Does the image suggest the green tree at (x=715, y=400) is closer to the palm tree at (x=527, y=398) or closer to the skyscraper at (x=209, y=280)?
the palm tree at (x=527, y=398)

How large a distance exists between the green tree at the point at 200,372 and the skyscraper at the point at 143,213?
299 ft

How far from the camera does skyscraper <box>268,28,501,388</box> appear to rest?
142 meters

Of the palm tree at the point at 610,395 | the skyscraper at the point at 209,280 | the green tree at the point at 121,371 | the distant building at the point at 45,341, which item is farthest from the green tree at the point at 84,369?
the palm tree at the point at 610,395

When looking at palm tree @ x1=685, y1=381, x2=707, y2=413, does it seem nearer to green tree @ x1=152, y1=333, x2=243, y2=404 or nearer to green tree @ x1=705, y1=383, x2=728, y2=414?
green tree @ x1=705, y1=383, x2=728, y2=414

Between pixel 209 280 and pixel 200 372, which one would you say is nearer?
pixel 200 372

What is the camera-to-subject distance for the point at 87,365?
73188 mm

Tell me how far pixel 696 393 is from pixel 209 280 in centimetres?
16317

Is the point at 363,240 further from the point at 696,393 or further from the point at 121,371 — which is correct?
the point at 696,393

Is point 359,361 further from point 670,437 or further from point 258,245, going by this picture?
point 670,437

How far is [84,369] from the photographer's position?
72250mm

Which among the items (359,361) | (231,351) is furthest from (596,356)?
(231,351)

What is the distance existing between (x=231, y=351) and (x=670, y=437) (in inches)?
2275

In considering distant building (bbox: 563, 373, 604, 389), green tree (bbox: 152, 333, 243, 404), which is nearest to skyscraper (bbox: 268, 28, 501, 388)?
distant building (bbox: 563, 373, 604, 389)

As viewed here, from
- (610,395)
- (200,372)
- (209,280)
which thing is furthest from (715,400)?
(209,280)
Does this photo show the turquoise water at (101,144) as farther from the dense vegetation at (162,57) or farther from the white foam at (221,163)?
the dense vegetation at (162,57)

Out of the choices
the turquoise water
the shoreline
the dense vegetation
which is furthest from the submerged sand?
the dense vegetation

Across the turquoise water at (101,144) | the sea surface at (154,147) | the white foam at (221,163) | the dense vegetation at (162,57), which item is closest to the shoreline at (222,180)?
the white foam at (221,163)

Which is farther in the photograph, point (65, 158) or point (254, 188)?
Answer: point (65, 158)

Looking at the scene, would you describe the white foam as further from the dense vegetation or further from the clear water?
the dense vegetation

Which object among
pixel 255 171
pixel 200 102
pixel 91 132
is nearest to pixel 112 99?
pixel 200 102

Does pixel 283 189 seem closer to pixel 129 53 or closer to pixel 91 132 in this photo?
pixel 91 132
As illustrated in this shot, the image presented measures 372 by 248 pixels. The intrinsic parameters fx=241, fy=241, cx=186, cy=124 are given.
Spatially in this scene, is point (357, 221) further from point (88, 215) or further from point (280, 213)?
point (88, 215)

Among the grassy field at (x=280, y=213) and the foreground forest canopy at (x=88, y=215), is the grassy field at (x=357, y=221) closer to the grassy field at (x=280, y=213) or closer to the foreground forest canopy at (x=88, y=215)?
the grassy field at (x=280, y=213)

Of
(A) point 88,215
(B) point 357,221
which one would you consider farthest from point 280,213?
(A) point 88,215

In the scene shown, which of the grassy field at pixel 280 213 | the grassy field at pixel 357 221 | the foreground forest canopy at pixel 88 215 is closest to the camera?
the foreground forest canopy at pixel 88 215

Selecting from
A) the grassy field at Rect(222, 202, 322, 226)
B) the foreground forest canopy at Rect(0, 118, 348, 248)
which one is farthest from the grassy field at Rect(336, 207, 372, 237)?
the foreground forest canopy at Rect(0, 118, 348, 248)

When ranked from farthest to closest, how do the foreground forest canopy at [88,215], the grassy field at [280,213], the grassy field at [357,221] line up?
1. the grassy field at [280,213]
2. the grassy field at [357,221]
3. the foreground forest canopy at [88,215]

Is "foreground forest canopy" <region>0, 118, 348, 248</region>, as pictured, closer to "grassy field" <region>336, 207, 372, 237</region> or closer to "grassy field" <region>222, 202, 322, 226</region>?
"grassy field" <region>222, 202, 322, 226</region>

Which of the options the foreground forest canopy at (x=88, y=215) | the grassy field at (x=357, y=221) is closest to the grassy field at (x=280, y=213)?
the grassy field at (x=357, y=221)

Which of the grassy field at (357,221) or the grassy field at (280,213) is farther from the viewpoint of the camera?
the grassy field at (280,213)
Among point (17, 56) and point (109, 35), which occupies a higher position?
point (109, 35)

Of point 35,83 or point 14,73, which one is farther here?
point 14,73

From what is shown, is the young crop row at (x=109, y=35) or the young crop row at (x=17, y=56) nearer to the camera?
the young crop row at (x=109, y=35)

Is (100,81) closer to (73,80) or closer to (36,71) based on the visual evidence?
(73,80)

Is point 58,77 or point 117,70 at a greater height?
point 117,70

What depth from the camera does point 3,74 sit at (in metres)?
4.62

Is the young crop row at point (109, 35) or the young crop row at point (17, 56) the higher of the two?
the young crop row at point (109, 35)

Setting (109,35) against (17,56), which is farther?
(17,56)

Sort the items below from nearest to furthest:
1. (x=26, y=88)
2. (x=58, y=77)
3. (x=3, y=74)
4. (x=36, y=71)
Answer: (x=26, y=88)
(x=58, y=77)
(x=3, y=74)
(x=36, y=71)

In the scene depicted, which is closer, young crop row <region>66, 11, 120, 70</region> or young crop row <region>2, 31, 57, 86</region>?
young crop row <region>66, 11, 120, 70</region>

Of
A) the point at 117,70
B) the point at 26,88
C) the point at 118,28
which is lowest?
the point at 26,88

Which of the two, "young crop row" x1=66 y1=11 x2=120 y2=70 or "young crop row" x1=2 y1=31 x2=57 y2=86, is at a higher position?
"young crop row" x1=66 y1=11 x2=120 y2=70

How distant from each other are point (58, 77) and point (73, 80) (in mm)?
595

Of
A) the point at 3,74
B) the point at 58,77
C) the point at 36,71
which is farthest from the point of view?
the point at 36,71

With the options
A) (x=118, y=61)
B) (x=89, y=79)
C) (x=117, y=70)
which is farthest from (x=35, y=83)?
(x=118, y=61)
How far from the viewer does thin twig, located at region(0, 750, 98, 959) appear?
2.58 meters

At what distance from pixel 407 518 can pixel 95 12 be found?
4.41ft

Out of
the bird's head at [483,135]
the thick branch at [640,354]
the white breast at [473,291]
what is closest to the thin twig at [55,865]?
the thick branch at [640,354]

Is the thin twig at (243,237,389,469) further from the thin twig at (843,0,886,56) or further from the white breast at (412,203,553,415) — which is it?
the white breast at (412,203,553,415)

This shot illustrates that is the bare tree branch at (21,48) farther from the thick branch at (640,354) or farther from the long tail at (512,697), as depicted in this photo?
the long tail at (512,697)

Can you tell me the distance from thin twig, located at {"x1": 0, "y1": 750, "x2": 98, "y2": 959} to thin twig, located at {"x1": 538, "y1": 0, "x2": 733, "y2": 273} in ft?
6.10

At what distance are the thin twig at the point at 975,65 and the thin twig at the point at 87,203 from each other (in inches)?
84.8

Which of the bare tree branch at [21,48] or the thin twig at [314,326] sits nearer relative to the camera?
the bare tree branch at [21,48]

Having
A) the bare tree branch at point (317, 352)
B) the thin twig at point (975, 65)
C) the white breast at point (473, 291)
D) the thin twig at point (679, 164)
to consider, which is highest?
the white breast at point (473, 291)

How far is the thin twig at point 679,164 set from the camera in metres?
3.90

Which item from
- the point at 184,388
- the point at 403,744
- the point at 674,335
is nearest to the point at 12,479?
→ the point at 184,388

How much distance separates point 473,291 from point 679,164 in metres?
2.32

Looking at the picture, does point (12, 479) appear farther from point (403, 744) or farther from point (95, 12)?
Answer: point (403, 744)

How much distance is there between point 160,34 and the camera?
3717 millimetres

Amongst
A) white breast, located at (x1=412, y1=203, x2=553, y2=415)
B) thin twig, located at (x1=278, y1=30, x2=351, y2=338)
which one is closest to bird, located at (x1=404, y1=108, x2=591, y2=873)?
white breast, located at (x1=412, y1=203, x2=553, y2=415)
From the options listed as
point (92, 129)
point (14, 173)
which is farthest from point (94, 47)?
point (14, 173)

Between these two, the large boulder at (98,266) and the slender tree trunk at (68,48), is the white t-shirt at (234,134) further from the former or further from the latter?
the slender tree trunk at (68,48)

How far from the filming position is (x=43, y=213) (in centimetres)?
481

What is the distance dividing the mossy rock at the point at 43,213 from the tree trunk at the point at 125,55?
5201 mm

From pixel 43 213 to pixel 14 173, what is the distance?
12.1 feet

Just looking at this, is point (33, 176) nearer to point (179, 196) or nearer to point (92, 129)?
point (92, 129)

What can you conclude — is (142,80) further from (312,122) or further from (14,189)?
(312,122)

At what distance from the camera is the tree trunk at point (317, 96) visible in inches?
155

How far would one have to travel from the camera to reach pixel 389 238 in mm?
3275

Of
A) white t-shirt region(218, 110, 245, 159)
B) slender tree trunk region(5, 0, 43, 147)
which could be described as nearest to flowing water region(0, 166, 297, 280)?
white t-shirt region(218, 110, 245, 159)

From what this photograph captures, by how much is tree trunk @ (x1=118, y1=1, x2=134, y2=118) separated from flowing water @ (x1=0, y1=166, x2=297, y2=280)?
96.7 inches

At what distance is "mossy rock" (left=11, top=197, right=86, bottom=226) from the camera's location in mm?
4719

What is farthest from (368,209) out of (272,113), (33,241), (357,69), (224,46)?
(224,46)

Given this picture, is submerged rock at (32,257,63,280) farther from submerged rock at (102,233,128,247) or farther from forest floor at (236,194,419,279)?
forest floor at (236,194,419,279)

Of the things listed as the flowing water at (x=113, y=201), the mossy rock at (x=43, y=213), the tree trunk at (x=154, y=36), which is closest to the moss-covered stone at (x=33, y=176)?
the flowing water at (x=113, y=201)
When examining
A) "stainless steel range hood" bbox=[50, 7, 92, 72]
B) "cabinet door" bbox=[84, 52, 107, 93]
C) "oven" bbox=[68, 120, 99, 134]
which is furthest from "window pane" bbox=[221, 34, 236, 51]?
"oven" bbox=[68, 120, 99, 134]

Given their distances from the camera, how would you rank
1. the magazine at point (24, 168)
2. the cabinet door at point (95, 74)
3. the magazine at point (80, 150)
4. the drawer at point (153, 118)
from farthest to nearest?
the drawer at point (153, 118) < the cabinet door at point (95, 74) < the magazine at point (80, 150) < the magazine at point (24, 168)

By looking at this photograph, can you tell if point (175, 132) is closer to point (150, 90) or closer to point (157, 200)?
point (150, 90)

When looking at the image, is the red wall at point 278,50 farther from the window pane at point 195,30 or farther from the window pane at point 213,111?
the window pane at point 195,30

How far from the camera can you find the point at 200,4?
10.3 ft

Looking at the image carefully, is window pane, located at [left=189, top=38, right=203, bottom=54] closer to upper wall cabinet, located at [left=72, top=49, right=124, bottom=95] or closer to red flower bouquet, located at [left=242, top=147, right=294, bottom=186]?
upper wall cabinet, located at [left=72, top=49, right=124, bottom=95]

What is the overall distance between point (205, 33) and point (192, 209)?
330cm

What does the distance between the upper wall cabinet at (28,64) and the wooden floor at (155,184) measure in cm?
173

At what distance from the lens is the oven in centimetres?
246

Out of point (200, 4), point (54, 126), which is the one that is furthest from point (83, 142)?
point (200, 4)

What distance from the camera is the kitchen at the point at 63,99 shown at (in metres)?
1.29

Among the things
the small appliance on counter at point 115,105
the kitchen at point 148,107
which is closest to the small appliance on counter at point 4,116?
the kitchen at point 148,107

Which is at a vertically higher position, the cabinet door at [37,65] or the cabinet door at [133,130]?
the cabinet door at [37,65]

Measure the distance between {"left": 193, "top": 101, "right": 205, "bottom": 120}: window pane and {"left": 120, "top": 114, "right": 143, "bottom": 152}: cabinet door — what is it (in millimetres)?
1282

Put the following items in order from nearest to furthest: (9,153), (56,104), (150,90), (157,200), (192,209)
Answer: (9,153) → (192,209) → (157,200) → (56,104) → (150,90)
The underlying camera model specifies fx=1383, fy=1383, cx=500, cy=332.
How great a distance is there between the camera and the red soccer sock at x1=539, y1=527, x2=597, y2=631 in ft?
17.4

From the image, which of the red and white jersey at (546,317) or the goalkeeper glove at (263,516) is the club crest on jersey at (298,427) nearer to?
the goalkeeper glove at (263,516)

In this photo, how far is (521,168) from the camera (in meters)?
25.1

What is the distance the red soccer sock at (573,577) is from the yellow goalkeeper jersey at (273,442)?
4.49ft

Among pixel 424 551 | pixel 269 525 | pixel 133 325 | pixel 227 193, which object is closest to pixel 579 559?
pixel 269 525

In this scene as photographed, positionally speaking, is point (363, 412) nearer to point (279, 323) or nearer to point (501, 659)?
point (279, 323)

* Exercise
Quote the lines of the listing above that run from the line with "Put the following" through its last line, both included, and nothing else.

* The output
Put the following items in order from nearest to furthest: (9,153), (56,104), (150,90), (157,200), (192,209)
Answer: (9,153) → (192,209) → (157,200) → (56,104) → (150,90)
The underlying camera model specifies fx=1383, fy=1383, cx=500, cy=332.
How great a distance is there between the camera and the red soccer sock at x1=539, y1=527, x2=597, y2=631 in ft?
17.4

From the image, which of the red and white jersey at (546,317) or the goalkeeper glove at (263,516) is the club crest on jersey at (298,427) nearer to?
the goalkeeper glove at (263,516)

In this photo, how far is (521,168) from the camera (in meters)?
25.1

What is the distance the red soccer sock at (573,577) is from the yellow goalkeeper jersey at (273,442)?
4.49ft

Among pixel 424 551 | pixel 269 525 | pixel 133 325 | pixel 227 193, which object is closest to pixel 579 559?
pixel 269 525

In this scene as photographed, positionally speaking, is point (363, 412) nearer to point (279, 323) or nearer to point (501, 659)?
point (279, 323)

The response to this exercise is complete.